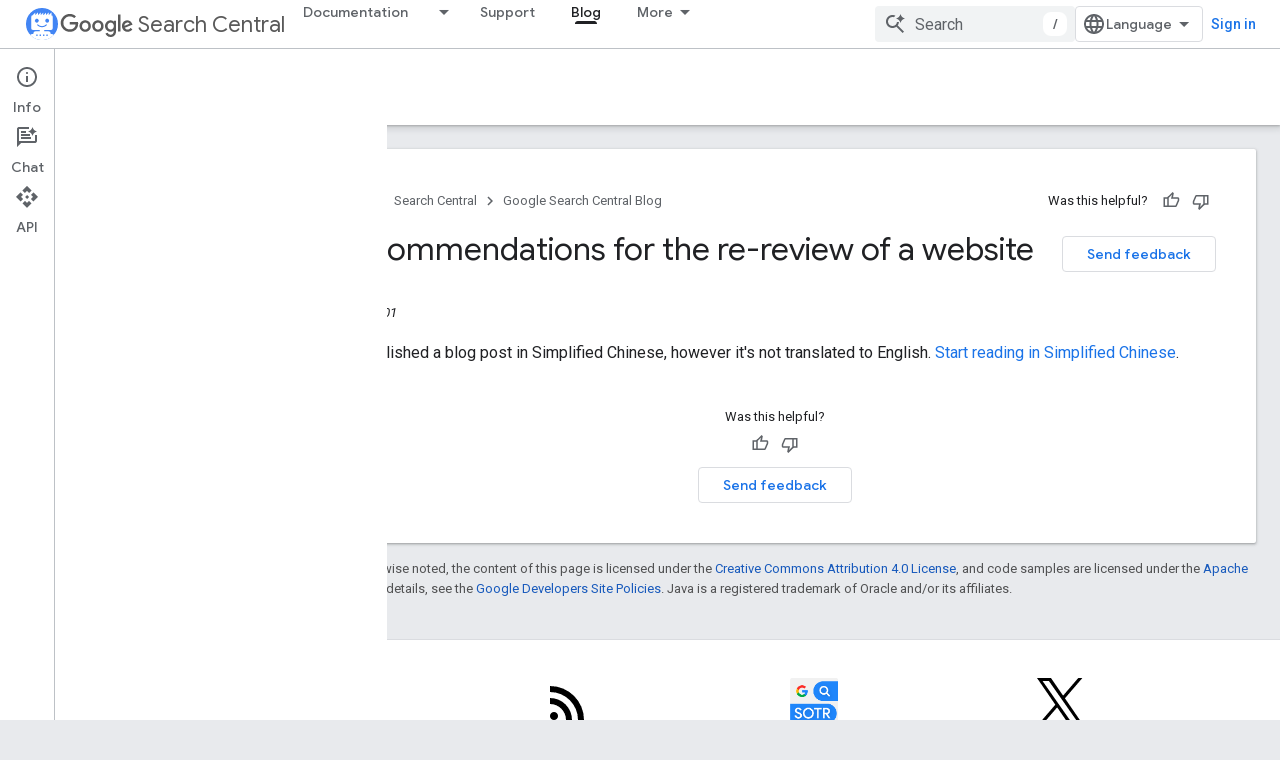

--- FILE ---
content_type: text/html; charset=UTF-8
request_url: https://feedback-pa.clients6.google.com/static/proxy.html?usegapi=1&jsh=m%3B%2F_%2Fscs%2Fabc-static%2F_%2Fjs%2Fk%3Dgapi.lb.en.2kN9-TZiXrM.O%2Fd%3D1%2Frs%3DAHpOoo_B4hu0FeWRuWHfxnZ3V0WubwN7Qw%2Fm%3D__features__
body_size: 78
content:
<!DOCTYPE html>
<html>
<head>
<title></title>
<meta http-equiv="X-UA-Compatible" content="IE=edge" />
<script type="text/javascript" nonce="s4dQKUjfv8uGLD1-AgzQrA">
  window['startup'] = function() {
    googleapis.server.init();
  };
</script>
<script type="text/javascript"
  src="https://apis.google.com/js/googleapis.proxy.js?onload=startup" async
  defer nonce="s4dQKUjfv8uGLD1-AgzQrA"></script>
</head>
<body>
</body>
</html>
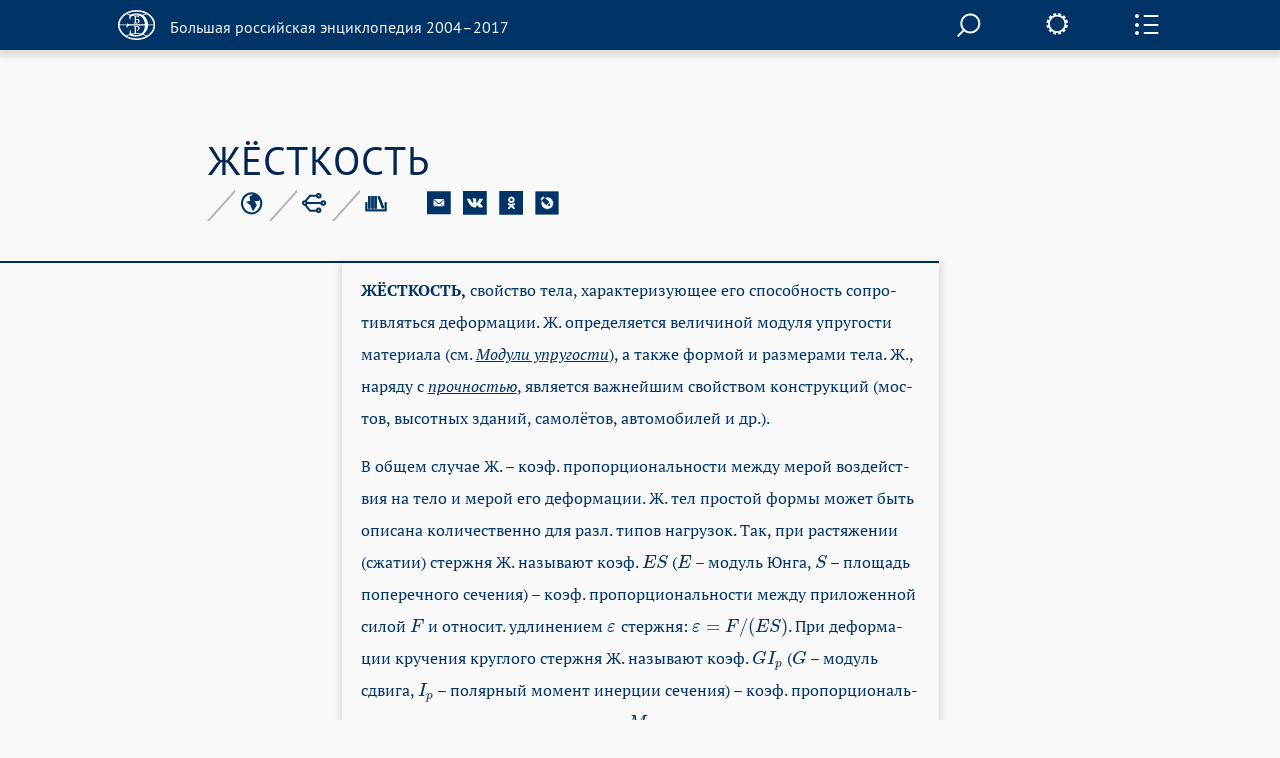

--- FILE ---
content_type: application/javascript; charset=utf-8
request_url: https://cdnjs.cloudflare.com/ajax/libs/mathjax/2.7.1/jax/output/HTML-CSS/fonts/TeX/AMS/Regular/GreekAndCoptic.js?V=2.7.1
body_size: -274
content:
/*
 *  /MathJax/jax/output/HTML-CSS/fonts/TeX/AMS/Regular/GreekAndCoptic.js
 *
 *  Copyright (c) 2009-2017 The MathJax Consortium
 *
 *  Licensed under the Apache License, Version 2.0 (the "License");
 *  you may not use this file except in compliance with the License.
 *  You may obtain a copy of the License at
 *
 *      http://www.apache.org/licenses/LICENSE-2.0
 *
 *  Unless required by applicable law or agreed to in writing, software
 *  distributed under the License is distributed on an "AS IS" BASIS,
 *  WITHOUT WARRANTIES OR CONDITIONS OF ANY KIND, either express or implied.
 *  See the License for the specific language governing permissions and
 *  limitations under the License.
 */

MathJax.Hub.Insert(MathJax.OutputJax["HTML-CSS"].FONTDATA.FONTS.MathJax_AMS,{989:[605,85,778,55,719],1008:[434,6,667,37,734]});MathJax.Ajax.loadComplete(MathJax.OutputJax["HTML-CSS"].fontDir+"/AMS/Regular/GreekAndCoptic.js");
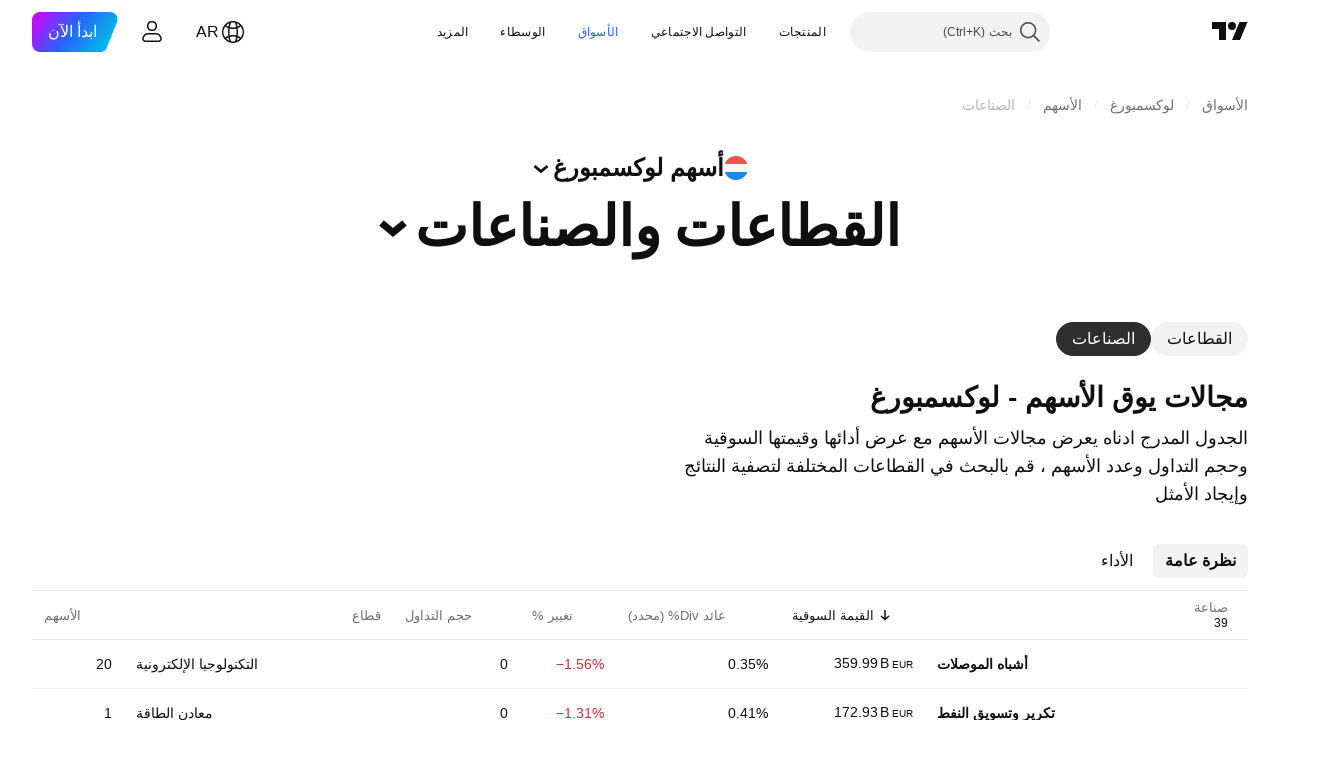

--- FILE ---
content_type: image/svg+xml
request_url: https://s3-symbol-logo.tradingview.com/country/LU.svg
body_size: -47
content:
<!-- by TradingView --><svg width="18" height="18" viewBox="0 0 18 18" xmlns="http://www.w3.org/2000/svg"><path d="M0 12h18v6H0v-6z" fill="#1E88E5" shape-rendering="crispEdges"/><path d="M0 0h18v6H0V0z" fill="#EF5350" shape-rendering="crispEdges"/><path d="M0 6h18v6H0V6z" fill="#F8F9FD" shape-rendering="crispEdges"/></svg>

--- FILE ---
content_type: application/javascript; charset=utf-8
request_url: https://static.tradingview.com/static/bundles/ar.79245.2d5178a43ba68714540d.js
body_size: 530
content:
(self.webpackChunktradingview=self.webpackChunktradingview||[]).push([[79245,37117],{860265:e=>{e.exports=["مخصص"]},670037:e=>{e.exports=["قم بتسجيل الدخول أو إنشاء حساب مجاني لمشاهدة جميع المكونات"]},121617:e=>{e.exports=["هيا بنا!"]},927764:e=>{e.exports=["التدفقات النقدية"]},607332:e=>{e.exports=["إنشاء المزيد من القوائم في منصة الفلترة"]},449507:e=>{e.exports=["المبالغ"]},984847:e=>{e.exports=["سنوي"]},852534:e=>{e.exports=["العناوين"]},245701:e=>{e.exports=["ميزات السندات"]},902524:e=>{e.exports=["الميزانية العامة"]},137260:e=>{e.exports=["أرباح"]},832349:e=>{e.exports=["ساعات التداول المُمددة"]},259504:e=>{e.exports=["الأسئلة المتكررة"]},133723:e=>{e.exports=["تدفقات الصندوق"]},998652:e=>{e.exports=["المقتنيات"]},558462:e=>{e.exports=["بيان بالدخل"]},15797:e=>{e.exports=["نظرة عامة"]},620778:e=>{e.exports=["تحميل المزيد"]},437117:e=>{e.exports=["المزيد"]},438746:e=>{e.exports=["أداء NAV"]},476822:e=>{e.exports=["لا توجد رموز تطابق معاييرك"]},975594:e=>{e.exports=["معلومات الرمز"]},724936:e=>{e.exports=["عرض التعريف"]},340307:e=>{e.exports=["لكل سهم"]},406122:e=>{e.exports=["الربحية"]},934673:e=>{e.exports=["ربع سنوي"]},986016:e=>{e.exports=["التقييمات"]},663886:e=>{e.exports=["مخاطرة"]},284634:e=>{e.exports=["آخر 12 شهر"]},411821:e=>{e.exports=["تحليلات فنية"]},201884:e=>{e.exports=["القيمة"]}}]);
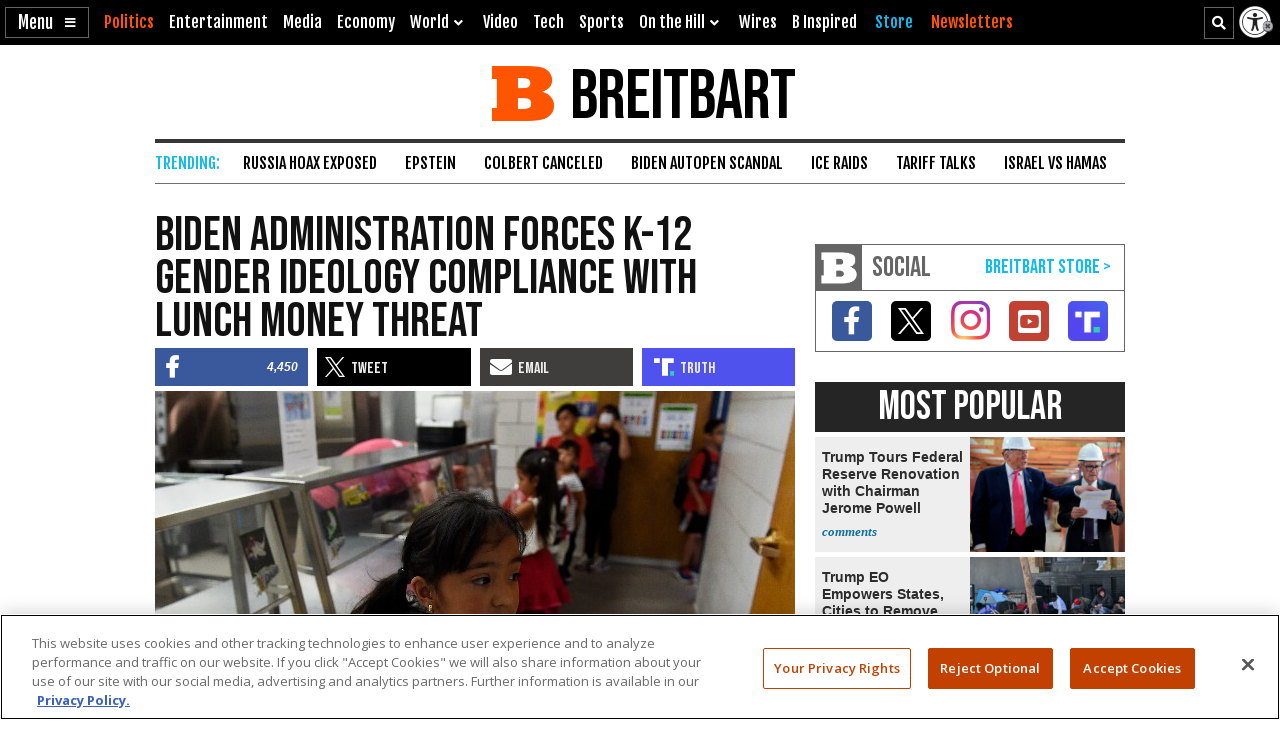

--- FILE ---
content_type: text/html; charset=utf-8
request_url: https://www.google.com/recaptcha/api2/aframe
body_size: 152
content:
<!DOCTYPE HTML><html><head><meta http-equiv="content-type" content="text/html; charset=UTF-8"></head><body><script nonce="-2V3Np4-6MRa5ySG36xc3g">/** Anti-fraud and anti-abuse applications only. See google.com/recaptcha */ try{var clients={'sodar':'https://pagead2.googlesyndication.com/pagead/sodar?'};window.addEventListener("message",function(a){try{if(a.source===window.parent){var b=JSON.parse(a.data);var c=clients[b['id']];if(c){var d=document.createElement('img');d.src=c+b['params']+'&rc='+(localStorage.getItem("rc::a")?sessionStorage.getItem("rc::b"):"");window.document.body.appendChild(d);sessionStorage.setItem("rc::e",parseInt(sessionStorage.getItem("rc::e")||0)+1);localStorage.setItem("rc::h",'1769913064767');}}}catch(b){}});window.parent.postMessage("_grecaptcha_ready", "*");}catch(b){}</script></body></html>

# # #

## PROMPT
Say, as a single number, how many lines of the records hold the word "startup".

## ANSWER SECTION
2